An FBI statement said Pratt was wanted on 19 charges including sex trafficking, production of child pornography, sex trafficking of a minor and money laundering. He has been on the run since 2019 and authorities had offered US$100,000 for information on him.
Pratt was being held by Spanish authorities while the United States sought an extradition order.
The charges against him related to a website he ran. It was alleged that he tricked women into becoming online porn stars, and used the pornography to rake in earnings of $US17m ($30m).
Spanish police announced the arrest on Twitter, publishing a video of officers handcuffing a man and searching him.
Prosecutors in the US say that Pratt, who ran the now-defunct websites for around seven years, coerced hundreds of women to appear in pornographic videos under false pretences.
They allege that Pratt – along with another New Zealander and accomplice Matthew Wolfe and others – lured unsuspecting women with adverts for clothed modelling gigs.
The women, many of whom were struggling financially, were offered between US$3000 and US$5000 as payment, as well as an “all expenses” trip to San Diego.
“They repeatedly assure the victims they will never publish the videos online and that the women will remain anonymous,” according to a civil claim which has subsequently been successful in the US courts.
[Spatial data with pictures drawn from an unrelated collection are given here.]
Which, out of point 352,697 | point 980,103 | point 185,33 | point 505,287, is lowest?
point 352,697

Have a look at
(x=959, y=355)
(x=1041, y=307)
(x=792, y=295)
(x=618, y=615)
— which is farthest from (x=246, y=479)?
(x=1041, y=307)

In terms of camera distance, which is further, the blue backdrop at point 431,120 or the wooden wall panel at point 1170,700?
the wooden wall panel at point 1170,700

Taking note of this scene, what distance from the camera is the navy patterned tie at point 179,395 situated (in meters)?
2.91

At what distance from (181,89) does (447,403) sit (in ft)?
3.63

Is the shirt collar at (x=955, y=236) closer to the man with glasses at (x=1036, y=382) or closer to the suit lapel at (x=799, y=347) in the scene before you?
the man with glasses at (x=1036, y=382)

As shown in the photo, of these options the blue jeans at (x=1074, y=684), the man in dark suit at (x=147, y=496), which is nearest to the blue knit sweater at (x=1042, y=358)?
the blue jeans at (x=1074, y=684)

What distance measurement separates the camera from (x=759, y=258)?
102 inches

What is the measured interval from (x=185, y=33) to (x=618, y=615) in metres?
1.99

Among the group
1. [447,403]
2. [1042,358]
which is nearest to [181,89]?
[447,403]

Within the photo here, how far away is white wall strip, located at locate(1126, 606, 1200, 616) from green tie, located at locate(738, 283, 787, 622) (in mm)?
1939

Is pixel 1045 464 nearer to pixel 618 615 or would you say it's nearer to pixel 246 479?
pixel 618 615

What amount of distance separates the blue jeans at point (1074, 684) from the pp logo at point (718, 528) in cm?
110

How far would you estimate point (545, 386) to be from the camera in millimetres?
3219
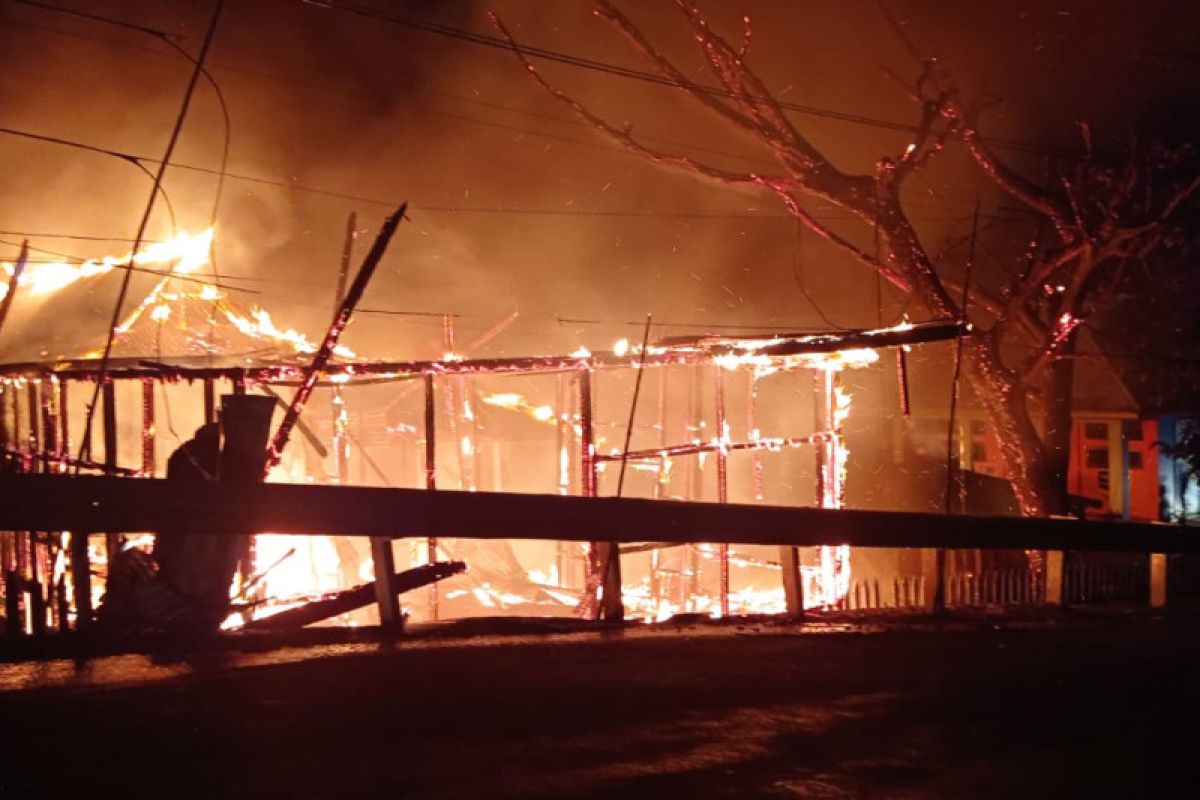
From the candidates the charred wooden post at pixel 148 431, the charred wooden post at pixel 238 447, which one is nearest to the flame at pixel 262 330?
the charred wooden post at pixel 148 431

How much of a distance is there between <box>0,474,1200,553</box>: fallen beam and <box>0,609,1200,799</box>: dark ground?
697mm

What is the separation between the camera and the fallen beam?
4.54 m

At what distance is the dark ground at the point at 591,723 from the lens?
12.0ft

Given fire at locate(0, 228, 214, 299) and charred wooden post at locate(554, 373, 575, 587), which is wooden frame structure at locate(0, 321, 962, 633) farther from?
charred wooden post at locate(554, 373, 575, 587)

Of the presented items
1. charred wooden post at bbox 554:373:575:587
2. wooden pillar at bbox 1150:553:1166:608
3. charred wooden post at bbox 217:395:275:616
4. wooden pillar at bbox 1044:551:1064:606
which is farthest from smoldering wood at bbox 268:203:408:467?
wooden pillar at bbox 1150:553:1166:608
When it was revealed that the job involved filming for adult videos, the victims were led to believe that the footage would only be distributed to private customers in far-off places like Australia or New Zealand.
However, the videos soon showed up online, which prosecutors say was always the plan of Pratt, Wolfe and a third individual, an American man named Ruben Andre Garcia, a porn actor and producer already sentenced to 20 years in prison.
If the women ever changed their minds about filming or completing the scenes, they were threatened with legal action, or told their flights home would be cancelled, or the footage would be sent to friends or family.